Rows from a spatial reasoning dataset:
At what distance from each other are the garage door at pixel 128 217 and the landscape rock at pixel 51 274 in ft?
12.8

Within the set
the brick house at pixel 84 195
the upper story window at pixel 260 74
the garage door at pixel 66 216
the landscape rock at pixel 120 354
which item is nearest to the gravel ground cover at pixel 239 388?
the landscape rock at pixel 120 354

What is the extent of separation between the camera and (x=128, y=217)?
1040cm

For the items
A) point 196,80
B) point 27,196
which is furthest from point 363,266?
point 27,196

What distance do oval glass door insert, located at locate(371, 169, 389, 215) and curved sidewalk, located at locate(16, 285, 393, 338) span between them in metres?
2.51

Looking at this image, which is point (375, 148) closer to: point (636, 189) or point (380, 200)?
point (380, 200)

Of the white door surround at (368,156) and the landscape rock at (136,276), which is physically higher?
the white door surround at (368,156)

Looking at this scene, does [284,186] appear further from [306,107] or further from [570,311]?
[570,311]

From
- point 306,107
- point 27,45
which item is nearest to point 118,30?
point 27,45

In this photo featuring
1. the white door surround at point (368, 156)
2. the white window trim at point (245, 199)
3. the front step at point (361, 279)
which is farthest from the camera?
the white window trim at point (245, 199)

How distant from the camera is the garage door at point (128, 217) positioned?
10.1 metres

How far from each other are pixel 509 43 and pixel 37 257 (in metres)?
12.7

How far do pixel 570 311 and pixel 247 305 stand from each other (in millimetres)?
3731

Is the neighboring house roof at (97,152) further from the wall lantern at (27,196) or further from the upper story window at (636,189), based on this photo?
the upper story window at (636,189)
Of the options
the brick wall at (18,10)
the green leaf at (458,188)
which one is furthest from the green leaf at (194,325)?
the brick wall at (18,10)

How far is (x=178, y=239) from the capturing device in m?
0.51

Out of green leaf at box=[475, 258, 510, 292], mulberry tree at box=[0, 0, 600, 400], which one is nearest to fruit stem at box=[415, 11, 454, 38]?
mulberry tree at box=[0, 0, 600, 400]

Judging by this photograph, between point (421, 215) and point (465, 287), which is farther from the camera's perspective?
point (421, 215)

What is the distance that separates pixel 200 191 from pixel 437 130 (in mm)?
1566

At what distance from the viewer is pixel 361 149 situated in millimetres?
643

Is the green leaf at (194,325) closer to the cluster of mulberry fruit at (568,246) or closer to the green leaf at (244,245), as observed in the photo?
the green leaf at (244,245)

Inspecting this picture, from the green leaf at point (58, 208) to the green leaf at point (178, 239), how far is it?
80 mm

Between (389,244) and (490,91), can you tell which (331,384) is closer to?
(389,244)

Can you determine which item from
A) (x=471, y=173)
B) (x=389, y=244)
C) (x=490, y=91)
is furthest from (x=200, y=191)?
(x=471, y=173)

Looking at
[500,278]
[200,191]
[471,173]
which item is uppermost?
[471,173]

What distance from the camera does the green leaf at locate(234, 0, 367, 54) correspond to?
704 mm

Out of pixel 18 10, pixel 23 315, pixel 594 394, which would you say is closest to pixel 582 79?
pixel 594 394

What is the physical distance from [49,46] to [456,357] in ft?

**The task:** Copy the records verbatim, starting at the line containing "Of the options" and continuing through the end of the records, with both ends included.

**Task response:**
Of the options
the brick wall at (18,10)
the green leaf at (458,188)
which one is furthest from the green leaf at (194,325)?
the brick wall at (18,10)

How far is (x=178, y=239) from the capturing device in m?
0.51

Out of green leaf at box=[475, 258, 510, 292], mulberry tree at box=[0, 0, 600, 400], which one is nearest to fruit stem at box=[415, 11, 454, 38]?
mulberry tree at box=[0, 0, 600, 400]

Judging by this photograph, between point (421, 215) and point (465, 287), which is farther from the camera's perspective?
point (421, 215)

What is the distance that separates pixel 200 191 from pixel 437 130 (in mm)?
1566

At what distance from the viewer is pixel 361 149 situated in millimetres?
643

Is the green leaf at (194,325) closer to the cluster of mulberry fruit at (568,246) or closer to the green leaf at (244,245), as observed in the photo?
the green leaf at (244,245)

Inspecting this picture, from the green leaf at point (58, 208) to the green leaf at point (178, 239), how far is it?
80 mm

Between (389,244) and (490,91), can you tell which (331,384) is closer to?
(389,244)

Can you determine which item from
A) (x=471, y=173)
B) (x=389, y=244)
C) (x=490, y=91)
is furthest from (x=200, y=191)?
(x=471, y=173)

Looking at
[500,278]
[200,191]
[471,173]
which item is uppermost?
[471,173]

What distance from the camera does the green leaf at locate(234, 0, 367, 54) correspond to?
704 mm

Out of pixel 18 10, pixel 23 315, pixel 594 394, which would you say is closest to pixel 582 79?
pixel 594 394

What is the physical distance from [49,46] to [456,357] in ft?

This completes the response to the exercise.